About this exercise:
Check each line of the data for the string "scientific". Report how many have it, and give nothing else.

(Saved data entries)
__________
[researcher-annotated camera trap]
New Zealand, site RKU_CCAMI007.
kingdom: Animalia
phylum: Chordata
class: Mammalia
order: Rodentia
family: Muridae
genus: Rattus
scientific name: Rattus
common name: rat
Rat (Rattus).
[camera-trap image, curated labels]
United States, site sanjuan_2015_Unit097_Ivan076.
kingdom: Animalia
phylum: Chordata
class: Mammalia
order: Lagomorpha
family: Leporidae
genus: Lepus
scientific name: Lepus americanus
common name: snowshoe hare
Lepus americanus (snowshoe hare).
__________
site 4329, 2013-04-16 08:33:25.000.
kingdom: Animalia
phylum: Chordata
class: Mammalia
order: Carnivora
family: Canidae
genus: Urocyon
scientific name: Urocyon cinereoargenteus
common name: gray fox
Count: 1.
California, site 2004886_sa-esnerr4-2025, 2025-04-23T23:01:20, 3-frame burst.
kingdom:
__________
Expected answer:
3